Moreira confirma que os investimentos realizados para a fabricação de vacinas contra a covid-19 e a operação montada na pandemia foram fundamentais. Mas isso não é nem suficiente e nem adequado para o restante dos desafios que enfrenta o Brasil.

Parte do plano ainda envolve reorganizar a rede dos laboratórios nacionais, até mesmo para que possam entrar de alguma forma na cadeia nacional de produção.

Para o presidente da Fiocruz, o Brasil não pode ficar à "mercê do humor da indústria internacional". "Isso beira a questão de soberania", disse.

Como exemplo da ameaça que o Brasil enfrenta ao ficar dependente da tecnologia internacional, Moreira cita dois casos: custos de US$ 400 mil por paciente para certos remédios e uma recente aprovação de um tratamento contra a hemofilia, nos EUA, que exigirá US$ 3 milhões por paciente.

Situações como essa vão se repetir.
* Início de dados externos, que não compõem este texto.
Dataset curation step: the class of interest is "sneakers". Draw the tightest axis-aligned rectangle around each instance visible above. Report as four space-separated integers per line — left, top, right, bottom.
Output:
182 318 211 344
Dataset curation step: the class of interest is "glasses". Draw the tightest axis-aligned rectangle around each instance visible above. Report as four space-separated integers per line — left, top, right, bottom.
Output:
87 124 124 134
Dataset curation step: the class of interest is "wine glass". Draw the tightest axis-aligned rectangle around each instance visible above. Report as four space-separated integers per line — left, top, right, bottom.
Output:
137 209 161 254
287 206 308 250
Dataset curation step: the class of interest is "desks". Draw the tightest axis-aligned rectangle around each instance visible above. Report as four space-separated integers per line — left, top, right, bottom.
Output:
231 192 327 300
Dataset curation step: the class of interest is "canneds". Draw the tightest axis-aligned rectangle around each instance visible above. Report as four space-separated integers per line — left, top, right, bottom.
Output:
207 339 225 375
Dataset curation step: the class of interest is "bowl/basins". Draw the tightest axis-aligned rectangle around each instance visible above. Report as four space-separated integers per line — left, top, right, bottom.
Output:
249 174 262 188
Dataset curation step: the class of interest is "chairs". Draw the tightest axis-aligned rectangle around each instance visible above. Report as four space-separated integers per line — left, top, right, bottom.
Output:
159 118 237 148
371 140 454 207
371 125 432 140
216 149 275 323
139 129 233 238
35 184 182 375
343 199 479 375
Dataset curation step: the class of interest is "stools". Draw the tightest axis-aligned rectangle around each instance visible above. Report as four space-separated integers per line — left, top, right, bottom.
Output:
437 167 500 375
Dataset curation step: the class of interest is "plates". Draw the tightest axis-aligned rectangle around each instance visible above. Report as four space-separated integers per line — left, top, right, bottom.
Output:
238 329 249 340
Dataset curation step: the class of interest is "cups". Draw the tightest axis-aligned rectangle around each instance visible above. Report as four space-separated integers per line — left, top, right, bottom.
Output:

Sem base industrial, o Brasil terá sérios problemas de sustentabilidade do seu sistema de saúde, disse.

A estratégia, portanto, é a de conseguir uma autonomia suficiente para defende os interesses sanitários próprios do Brasil, e não o de atender às lógicas estrangeiras. Segundo ele, o país hoje enfrenta problemas tanto de um país em desenvolvimento quanto do impacto do envelhecimento da população.

Atualmente, diz o presidente da Fiocruz, a média de vida do brasileiro é 15 anos superior ao que existia quando o SUS foi criado. Portanto, o Brasil precisa ter uma instituição com uma outra linha de pesquisa e de desenvolvimento.

"O Brasil ainda não tem um sistema de ciência e tecnologia madura. Temos de ter avanços e evitar descontinuidade", defendeu.

Fiocruz como parte da política externa

Moreira também deixa claro que a nova etapa da Fiocruz envolverá um forte processo de internacionalização. Isso, segundo ele, não se refere apenas às exportações de vacinas, como da febre amarela para 70 países.

O presidente da entidade afirma que está procurando locais onde a Fiocruz possa se inserir, com o objetivo de acelerar produção e aumentar a autonomia para que o Brasil tenha sua própria carteira de tecnologia.

"Hoje, adquirimos tecnologia existente. Temos de ter a capacidade de desenvolver o que nos interessa", defendeu.

Como um braço da política externa, a entidade também irá difundir tecnologias, em acordos que começam a ser desenhados com China, Portugal e França. De acordo com Moreira, a Fiocruz também buscará parcerias com instituições americanas. Não se trata mais apenas de transferência de tecnologia. Mas do desenvolvimento conjunto de inovações.

Para ele, o desafio será "dar musculatura" para que a estratégia internacional da Fiocruz também envolva "espalhar capacitação tecnológica". "Vamos ter de desenvolver capacidade para difundir tecnologia", defendeu. Mas nossa estratégia de internacionalizar a Fiocruz passa por inserir a entidade em centros avançados onde ela possa desenvolver produtos também",

Diante da pandemia da covid-19 e da escassez de uma produção mais democrática, Moreira acredita que uma das principais tendências é a criação de centros regionais de produção.

Pegamos uma Fiocruz precisando de investimentos. Quero entregar uma Fiocruz com os investimentos em curso, completou.